The Blue traces in both plots are the error current computed as Ideal - Iload. This Op amp has all the bad behavior one could imagine, but the circuit still works fine. Why? I say it again this is Current Mode Feedback working as it should. Note the worst case error is about 120ppm, or 0.012%, not too bad for such a terrible example for an op amp!!
BTW, all electronic components are Behavioral Models, even the resistor. Whether we simulate or design by hand, we always use Behavioral Models for every component. That the simplest of all, the resistor is a BEHAVIORAL MODEL.
When we do a design we use the resistance, but if concerned about temperature and precision over temperature we might invoke the resistor Temp Coeff BEHAVIORAL R MODEL, if really concerned we might use the 2nd Order TC BEHAVIORAL R MODEL. If we are working at high frequencies we might use the distributed capacitance BEHAVIORAL R MODEL, and/or the series inductance BEHAVIORAL MODEL and if reallt wanted to get precise high frequency behavior well need to include the physical length electro-magnetic BEHAVIORAL MODEL. What about resistor self heating, well need to include the thermal mass BEHAVIORAL MODEL, and the physical surroundings. So the simple resistor is not so simple anymore.
However, the competent engineer will use only the Behavioral Model that is proper for the task at hand, to simply the design effort. EM resistor characteristics might not matter much in our design here, but will certainly matter at 100GHz. 2nd order TC might not matter in a simple low pass decoupling filter, but certainly will in a 16 bit ADC design!!
Now imagine the complexity of a complete Behavioral Model for a simple Capacitor, temperature coefficients (1st and 2nd order), leakage, ESR, ESL, dielectric absorbsion, voltage coefficients (1st & 2nd order). So what do we designers do, select the appropriate Behavioral Model based on the need...this is good engineering...knowing before hand what is important and what is not. Don't waste time and $ pursuing things that don't matter, focus on the important design aspects at hand, otherwise you'll draw the design task out forever and never get anything useful done...just like here!! Not understanding the aspects of the circuit nor the concepts behind the circuit, and arguing about things that don't matter just for the sake or arguing. Then creating myths about artifacts, behavioral models and so on.

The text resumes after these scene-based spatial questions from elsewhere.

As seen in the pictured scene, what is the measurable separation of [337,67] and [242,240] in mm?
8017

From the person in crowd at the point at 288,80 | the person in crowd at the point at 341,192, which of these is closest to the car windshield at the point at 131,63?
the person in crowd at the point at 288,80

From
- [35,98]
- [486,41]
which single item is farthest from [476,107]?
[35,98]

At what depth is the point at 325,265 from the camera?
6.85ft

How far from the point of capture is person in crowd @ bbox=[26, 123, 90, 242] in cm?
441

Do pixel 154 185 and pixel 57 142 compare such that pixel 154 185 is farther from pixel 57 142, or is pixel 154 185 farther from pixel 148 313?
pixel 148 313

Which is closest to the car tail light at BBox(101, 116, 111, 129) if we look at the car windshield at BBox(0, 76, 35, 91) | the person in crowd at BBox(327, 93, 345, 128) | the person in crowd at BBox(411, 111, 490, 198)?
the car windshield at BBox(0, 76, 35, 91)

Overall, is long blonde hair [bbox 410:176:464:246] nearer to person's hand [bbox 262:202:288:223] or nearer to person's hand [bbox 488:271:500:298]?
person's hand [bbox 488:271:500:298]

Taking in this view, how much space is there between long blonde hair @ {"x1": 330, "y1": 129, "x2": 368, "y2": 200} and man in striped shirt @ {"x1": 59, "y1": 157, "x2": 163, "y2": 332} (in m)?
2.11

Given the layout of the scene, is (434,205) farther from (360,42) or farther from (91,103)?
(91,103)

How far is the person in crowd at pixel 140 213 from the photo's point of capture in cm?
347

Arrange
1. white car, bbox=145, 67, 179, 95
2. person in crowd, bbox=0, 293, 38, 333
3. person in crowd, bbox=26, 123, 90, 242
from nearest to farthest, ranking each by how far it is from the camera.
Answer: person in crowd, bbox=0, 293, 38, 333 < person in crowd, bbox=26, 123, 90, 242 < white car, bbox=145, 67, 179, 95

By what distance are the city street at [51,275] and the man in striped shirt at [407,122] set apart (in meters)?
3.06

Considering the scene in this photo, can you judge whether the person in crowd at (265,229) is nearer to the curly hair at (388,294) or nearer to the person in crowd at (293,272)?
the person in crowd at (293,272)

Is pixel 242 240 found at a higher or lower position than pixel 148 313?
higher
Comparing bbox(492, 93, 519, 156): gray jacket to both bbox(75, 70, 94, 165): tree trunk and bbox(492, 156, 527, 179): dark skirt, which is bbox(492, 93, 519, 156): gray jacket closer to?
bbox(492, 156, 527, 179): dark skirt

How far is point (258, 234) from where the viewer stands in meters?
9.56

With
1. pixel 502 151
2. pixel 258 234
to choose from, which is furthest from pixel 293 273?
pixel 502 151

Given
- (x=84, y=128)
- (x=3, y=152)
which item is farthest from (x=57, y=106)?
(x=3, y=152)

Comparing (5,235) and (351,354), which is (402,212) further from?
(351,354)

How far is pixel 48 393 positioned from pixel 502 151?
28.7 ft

All op amp concepts are behavioral models, so are transistors, diodes, resistors, capacitors and inductors. So when is one better than the other? That's when the effects in the model have an affect on the outcome. Heck we didn't behavioral model the op amp bond wire inductance, nor the package thermal mass and so on.
Understanding the design and then applying the appropriate behavioral model is the engineers task.
Anyway, as we've shown with Current Mode Feedback in this circuit and it's intended use, the op amp doesn't matter much regardless of of the behavioral model invoked.
Best,
Mike
Note that this Really Bad Op Amp is hooked up to where the OP 07 was, I didn't clean the schematic up, just wired it into the "slot" where the OP 07 was.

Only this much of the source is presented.